### What you will do:
Find the line that contains "What is the positional". Output it and every line after it to the end of the records, exactly as they appear.

### Material:
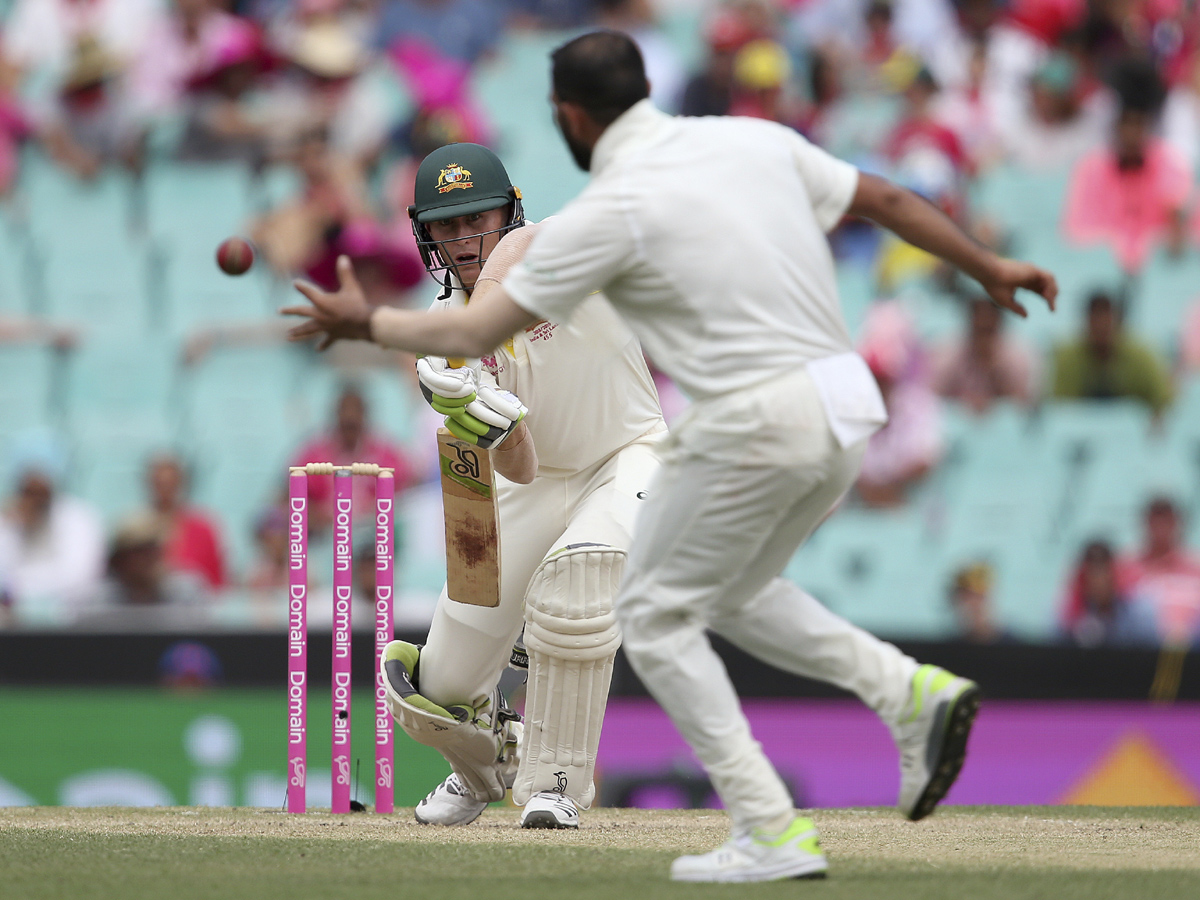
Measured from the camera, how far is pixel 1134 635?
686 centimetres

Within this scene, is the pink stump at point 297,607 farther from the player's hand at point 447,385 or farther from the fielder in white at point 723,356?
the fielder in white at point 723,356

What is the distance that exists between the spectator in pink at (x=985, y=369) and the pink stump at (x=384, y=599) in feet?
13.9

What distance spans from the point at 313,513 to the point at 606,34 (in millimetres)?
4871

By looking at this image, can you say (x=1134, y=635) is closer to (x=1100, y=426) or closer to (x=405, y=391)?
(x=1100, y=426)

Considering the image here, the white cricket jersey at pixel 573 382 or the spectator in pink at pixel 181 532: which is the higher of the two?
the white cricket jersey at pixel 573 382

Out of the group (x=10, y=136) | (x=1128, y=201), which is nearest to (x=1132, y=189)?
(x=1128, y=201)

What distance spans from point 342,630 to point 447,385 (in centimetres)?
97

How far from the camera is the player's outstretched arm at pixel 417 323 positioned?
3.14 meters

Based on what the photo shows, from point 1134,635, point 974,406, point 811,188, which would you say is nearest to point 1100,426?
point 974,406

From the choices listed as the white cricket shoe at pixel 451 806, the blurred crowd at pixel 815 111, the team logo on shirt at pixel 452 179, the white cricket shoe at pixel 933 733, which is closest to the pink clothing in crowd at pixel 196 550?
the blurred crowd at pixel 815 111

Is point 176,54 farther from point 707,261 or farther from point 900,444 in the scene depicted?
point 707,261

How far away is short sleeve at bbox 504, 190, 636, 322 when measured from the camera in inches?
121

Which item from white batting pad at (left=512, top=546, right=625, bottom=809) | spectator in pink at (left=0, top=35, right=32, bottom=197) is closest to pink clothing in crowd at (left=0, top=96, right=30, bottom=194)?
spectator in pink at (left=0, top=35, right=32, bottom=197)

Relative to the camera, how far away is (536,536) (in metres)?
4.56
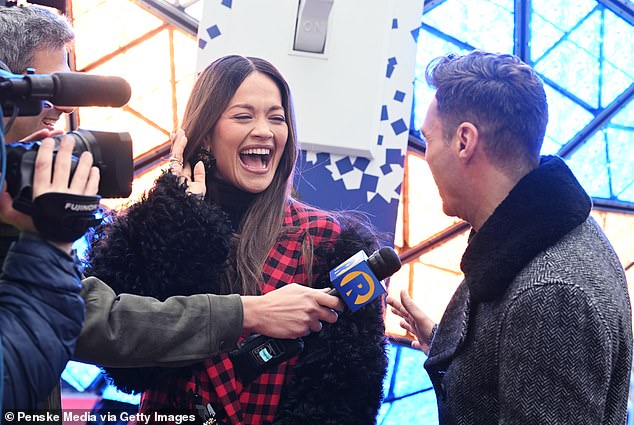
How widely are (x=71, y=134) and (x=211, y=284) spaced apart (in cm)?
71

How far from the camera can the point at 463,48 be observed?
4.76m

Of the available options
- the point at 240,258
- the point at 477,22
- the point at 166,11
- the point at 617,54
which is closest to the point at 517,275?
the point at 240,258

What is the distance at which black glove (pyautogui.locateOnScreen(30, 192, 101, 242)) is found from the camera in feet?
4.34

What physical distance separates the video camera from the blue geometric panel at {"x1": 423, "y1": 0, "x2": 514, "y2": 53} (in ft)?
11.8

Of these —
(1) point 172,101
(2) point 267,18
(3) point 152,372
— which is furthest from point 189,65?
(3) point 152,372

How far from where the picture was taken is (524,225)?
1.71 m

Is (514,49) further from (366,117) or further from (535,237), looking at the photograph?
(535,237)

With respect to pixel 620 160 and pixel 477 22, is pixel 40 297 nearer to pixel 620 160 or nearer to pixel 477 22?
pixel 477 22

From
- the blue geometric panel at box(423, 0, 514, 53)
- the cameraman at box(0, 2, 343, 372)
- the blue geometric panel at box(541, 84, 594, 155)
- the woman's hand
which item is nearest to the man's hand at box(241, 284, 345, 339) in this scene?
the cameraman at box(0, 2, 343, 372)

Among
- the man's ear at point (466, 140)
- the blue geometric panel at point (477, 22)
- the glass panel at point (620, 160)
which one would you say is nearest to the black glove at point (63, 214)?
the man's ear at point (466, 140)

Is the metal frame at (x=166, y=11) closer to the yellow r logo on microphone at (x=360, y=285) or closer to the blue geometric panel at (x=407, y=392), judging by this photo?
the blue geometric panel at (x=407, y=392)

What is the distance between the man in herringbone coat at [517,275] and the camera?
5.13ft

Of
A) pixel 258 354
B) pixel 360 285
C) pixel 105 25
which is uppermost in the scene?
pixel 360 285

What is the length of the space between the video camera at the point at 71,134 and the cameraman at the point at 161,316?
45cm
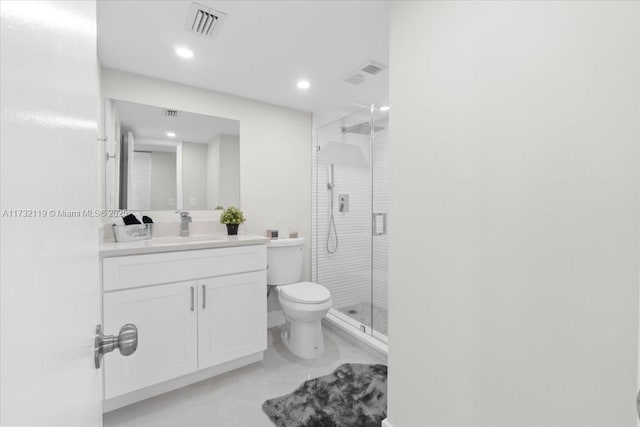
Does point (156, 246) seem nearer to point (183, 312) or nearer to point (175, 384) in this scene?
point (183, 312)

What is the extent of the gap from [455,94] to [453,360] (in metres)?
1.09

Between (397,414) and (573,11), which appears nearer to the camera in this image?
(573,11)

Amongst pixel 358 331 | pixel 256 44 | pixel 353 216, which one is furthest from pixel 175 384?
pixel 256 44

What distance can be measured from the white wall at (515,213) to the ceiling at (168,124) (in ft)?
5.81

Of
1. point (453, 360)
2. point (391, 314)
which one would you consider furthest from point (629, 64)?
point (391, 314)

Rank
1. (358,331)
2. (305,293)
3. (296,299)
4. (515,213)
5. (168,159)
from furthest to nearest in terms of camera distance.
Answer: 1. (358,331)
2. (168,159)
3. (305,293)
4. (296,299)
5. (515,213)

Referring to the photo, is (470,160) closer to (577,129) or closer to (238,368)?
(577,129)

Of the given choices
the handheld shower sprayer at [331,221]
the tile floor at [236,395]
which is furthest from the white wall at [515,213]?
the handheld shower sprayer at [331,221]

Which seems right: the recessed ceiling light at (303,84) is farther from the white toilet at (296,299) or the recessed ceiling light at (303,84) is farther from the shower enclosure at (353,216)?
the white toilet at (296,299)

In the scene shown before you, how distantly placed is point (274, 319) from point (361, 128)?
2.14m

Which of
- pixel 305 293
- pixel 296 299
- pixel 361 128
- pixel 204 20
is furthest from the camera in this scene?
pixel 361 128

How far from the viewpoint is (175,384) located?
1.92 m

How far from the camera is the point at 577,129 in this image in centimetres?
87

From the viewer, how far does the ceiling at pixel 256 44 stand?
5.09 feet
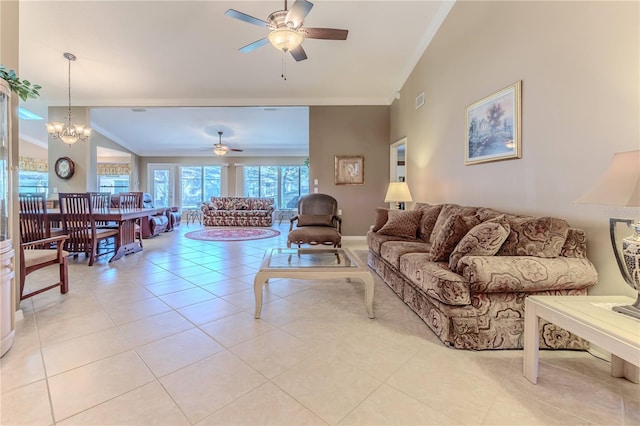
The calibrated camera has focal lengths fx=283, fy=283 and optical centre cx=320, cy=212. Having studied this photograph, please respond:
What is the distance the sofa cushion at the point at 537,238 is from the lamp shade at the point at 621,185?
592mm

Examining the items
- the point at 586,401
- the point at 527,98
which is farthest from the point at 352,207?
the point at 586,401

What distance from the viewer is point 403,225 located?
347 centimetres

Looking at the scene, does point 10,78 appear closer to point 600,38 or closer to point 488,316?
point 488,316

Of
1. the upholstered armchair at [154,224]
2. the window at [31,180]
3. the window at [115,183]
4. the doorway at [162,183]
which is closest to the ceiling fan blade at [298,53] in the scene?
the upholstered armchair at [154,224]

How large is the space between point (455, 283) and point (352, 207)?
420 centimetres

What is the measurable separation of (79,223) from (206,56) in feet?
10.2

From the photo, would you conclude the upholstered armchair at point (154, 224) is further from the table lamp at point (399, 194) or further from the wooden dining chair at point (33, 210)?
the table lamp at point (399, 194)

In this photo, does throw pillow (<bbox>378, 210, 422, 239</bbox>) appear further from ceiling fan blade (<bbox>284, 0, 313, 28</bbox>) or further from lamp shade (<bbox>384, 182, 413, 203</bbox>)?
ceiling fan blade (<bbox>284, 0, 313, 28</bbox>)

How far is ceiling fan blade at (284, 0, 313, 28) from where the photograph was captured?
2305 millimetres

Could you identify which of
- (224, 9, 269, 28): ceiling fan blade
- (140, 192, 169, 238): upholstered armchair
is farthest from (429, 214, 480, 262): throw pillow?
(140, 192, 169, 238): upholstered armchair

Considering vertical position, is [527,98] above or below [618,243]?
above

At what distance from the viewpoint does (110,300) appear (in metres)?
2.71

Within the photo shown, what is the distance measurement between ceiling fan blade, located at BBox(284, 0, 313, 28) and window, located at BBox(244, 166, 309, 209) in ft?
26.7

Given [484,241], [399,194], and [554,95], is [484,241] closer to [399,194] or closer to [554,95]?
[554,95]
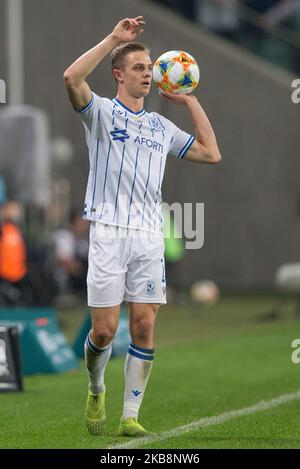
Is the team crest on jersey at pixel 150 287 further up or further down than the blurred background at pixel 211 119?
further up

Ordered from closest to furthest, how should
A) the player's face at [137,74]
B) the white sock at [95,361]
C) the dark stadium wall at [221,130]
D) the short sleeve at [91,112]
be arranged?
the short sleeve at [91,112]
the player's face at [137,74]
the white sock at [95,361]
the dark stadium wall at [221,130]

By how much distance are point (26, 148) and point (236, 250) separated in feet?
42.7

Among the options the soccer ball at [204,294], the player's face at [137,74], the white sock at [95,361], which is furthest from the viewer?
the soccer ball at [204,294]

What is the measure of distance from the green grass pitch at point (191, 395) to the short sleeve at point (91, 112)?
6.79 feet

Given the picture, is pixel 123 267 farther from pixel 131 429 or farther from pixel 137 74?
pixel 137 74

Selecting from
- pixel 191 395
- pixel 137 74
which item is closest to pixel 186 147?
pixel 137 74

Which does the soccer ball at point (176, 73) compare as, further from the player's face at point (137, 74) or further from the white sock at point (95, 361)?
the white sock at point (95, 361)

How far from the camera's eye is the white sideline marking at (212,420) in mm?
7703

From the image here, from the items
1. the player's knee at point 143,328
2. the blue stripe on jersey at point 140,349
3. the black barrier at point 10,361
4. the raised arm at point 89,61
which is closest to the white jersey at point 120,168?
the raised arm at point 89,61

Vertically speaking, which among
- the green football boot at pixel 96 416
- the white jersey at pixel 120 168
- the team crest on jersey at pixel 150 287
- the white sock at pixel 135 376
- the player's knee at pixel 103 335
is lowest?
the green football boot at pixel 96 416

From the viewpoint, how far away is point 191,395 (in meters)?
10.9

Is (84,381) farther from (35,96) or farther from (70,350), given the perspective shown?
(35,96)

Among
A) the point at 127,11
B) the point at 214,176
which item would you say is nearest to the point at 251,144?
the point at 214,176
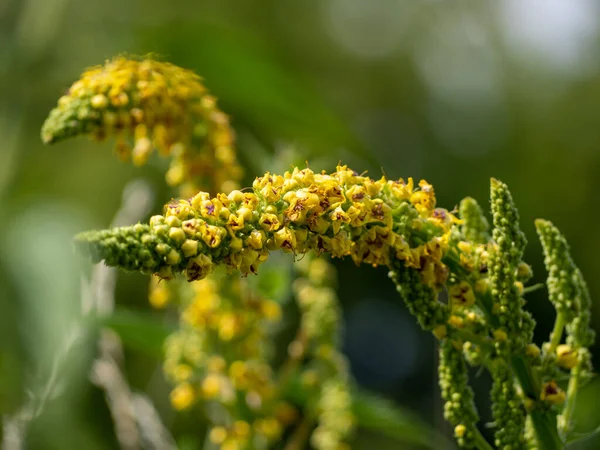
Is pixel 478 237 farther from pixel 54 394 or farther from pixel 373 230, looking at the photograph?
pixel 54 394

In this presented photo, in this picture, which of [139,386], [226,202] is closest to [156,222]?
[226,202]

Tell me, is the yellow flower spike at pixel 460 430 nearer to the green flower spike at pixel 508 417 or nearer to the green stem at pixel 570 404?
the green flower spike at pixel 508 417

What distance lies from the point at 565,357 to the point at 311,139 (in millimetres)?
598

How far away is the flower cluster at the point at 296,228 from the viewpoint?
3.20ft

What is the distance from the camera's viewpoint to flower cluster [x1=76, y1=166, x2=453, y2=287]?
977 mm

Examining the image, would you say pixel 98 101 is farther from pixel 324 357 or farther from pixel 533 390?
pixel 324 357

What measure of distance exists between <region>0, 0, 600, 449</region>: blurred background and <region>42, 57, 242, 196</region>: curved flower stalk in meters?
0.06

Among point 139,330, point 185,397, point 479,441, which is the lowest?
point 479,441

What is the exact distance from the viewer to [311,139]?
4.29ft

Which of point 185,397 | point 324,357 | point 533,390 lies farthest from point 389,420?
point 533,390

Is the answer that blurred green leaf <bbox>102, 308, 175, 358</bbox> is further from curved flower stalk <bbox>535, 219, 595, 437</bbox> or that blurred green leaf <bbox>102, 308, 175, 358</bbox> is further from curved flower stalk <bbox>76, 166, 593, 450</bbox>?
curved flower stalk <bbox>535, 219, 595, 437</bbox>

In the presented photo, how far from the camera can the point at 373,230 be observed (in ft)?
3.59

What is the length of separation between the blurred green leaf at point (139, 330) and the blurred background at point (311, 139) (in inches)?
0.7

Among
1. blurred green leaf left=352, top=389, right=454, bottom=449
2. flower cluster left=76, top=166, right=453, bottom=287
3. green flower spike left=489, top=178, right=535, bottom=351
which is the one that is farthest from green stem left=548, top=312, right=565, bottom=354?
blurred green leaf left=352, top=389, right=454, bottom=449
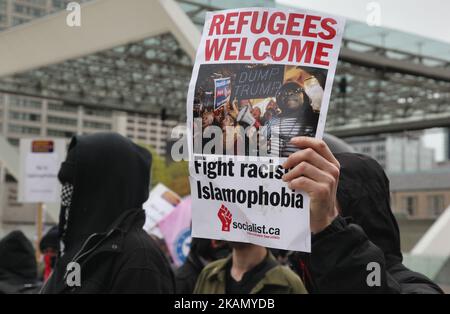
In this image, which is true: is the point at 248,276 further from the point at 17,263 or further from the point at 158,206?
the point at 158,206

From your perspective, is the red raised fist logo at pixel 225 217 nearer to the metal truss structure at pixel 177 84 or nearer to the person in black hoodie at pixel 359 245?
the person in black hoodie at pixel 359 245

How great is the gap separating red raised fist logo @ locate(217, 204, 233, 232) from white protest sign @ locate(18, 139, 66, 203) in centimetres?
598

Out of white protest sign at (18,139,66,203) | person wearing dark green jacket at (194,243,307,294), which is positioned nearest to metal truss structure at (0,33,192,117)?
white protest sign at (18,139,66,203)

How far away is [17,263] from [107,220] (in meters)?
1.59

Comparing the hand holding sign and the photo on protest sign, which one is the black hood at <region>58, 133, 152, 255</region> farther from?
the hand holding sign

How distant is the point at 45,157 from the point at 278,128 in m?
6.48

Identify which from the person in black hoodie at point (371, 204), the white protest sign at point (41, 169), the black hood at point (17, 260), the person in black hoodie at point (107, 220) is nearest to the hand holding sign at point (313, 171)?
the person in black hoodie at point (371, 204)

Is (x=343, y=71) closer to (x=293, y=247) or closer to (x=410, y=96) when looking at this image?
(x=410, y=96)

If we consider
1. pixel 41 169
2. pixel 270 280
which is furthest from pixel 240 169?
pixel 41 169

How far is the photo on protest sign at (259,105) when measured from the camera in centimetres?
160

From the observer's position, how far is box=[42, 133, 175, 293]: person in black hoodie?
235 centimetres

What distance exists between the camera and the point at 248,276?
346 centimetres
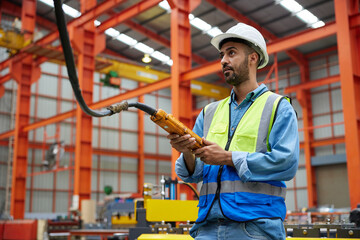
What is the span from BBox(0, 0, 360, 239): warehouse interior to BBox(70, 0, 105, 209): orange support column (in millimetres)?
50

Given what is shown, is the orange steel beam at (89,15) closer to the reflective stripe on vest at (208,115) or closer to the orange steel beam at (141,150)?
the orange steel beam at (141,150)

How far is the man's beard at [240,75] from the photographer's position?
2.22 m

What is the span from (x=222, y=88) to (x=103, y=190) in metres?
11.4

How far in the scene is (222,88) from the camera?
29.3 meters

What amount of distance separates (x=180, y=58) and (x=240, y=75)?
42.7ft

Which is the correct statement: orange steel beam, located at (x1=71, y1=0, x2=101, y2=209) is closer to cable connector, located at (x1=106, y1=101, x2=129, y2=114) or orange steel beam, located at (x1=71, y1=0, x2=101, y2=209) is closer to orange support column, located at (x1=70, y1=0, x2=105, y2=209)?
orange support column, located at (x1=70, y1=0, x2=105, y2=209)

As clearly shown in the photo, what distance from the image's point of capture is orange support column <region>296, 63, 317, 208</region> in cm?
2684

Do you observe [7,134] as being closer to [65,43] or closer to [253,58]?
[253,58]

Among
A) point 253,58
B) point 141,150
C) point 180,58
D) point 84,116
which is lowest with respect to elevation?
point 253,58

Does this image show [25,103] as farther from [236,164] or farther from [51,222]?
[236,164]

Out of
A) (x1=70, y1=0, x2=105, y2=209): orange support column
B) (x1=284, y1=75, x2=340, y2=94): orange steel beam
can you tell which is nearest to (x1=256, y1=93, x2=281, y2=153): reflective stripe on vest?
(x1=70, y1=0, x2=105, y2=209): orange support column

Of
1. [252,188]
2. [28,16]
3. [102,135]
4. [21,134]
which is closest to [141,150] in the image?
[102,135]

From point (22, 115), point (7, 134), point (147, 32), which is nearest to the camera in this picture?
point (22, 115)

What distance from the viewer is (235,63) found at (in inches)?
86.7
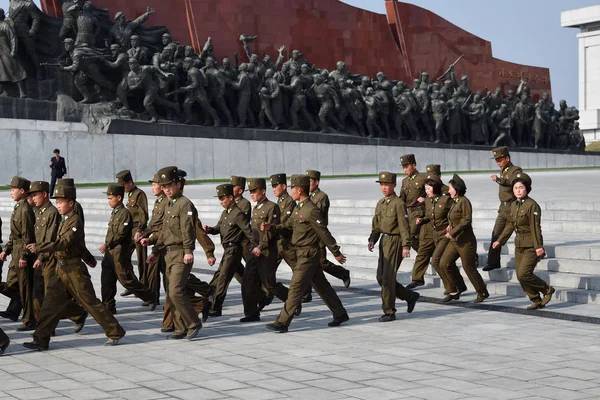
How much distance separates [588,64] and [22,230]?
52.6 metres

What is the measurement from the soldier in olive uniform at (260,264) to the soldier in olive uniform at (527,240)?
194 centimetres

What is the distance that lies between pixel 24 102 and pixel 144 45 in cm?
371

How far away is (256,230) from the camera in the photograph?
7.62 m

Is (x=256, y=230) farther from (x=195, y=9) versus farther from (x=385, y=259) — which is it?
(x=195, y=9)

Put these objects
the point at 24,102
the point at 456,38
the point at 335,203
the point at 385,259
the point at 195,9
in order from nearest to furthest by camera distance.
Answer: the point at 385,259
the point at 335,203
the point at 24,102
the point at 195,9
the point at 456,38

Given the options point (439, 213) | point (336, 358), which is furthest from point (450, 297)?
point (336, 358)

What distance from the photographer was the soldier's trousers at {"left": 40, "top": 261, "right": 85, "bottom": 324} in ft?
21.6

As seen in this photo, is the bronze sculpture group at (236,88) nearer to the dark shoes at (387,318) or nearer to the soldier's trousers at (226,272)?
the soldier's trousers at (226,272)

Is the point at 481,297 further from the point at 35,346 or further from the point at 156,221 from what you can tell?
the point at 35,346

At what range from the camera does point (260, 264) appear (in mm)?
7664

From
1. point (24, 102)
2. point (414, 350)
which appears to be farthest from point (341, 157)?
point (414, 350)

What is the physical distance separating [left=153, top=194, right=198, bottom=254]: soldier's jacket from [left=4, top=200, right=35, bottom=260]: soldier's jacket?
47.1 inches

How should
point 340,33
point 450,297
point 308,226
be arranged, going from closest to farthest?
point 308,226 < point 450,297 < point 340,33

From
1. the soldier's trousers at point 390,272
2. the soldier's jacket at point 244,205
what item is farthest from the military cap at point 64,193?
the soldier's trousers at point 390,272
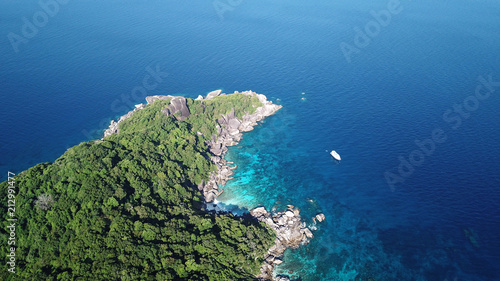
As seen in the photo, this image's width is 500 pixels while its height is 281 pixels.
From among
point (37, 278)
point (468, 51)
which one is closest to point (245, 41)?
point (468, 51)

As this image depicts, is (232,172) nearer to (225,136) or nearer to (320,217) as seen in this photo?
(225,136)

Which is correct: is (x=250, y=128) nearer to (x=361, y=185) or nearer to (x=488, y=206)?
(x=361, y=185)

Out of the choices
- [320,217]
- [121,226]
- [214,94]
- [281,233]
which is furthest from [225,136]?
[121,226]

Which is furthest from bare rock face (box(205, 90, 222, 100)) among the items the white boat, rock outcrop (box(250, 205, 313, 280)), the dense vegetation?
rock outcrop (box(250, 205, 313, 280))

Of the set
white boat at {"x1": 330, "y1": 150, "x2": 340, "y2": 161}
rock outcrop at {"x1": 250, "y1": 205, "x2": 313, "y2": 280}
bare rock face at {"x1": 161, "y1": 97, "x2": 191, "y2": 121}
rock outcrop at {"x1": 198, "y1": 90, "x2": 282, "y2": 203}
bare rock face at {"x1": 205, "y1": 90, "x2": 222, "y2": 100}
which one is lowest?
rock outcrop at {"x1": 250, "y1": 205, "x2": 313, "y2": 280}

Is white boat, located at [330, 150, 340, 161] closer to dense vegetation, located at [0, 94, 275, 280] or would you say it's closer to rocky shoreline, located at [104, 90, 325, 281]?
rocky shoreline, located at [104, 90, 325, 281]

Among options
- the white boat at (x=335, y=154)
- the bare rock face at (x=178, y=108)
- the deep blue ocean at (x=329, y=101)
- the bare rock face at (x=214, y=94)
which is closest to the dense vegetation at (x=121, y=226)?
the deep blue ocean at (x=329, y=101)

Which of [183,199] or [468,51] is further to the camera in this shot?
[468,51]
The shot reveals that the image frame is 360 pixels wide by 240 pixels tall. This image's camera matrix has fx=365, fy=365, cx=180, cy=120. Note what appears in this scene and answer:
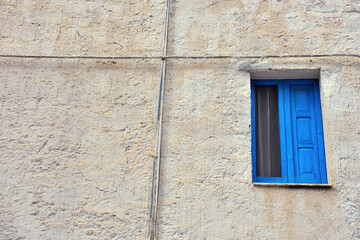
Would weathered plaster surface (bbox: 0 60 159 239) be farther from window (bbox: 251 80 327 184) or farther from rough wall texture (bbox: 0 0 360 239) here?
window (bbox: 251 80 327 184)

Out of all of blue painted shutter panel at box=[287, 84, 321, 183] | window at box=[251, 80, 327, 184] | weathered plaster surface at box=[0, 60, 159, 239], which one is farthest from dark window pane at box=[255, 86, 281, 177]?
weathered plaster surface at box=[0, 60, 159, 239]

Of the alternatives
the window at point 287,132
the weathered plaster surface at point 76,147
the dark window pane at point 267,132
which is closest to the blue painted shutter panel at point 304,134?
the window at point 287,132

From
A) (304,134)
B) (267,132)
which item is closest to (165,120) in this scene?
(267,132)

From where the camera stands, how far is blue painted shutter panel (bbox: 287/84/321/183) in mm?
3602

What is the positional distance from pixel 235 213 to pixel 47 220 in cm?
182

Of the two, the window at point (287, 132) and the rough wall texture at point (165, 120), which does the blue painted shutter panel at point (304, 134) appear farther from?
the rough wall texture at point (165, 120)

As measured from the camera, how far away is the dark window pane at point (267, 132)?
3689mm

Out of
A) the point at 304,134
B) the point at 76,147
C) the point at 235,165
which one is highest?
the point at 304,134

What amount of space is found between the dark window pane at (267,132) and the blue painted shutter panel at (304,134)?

### Expected output:
What is the positional distance from pixel 235 213 to pixel 47 220 in cm?
182

Of the two, the window at point (287, 132) and the rough wall texture at point (165, 120), which does the blue painted shutter panel at point (304, 134) appear farther from?
the rough wall texture at point (165, 120)

As measured from the camera, how far away is the dark window pane at point (267, 132)?
3689mm

Out of
A) the point at 304,134
B) the point at 76,147
C) the point at 235,165
which one is highest?
the point at 304,134

What amount of space is found between the dark window pane at (267,132) and the blue painted shutter panel at (304,134)?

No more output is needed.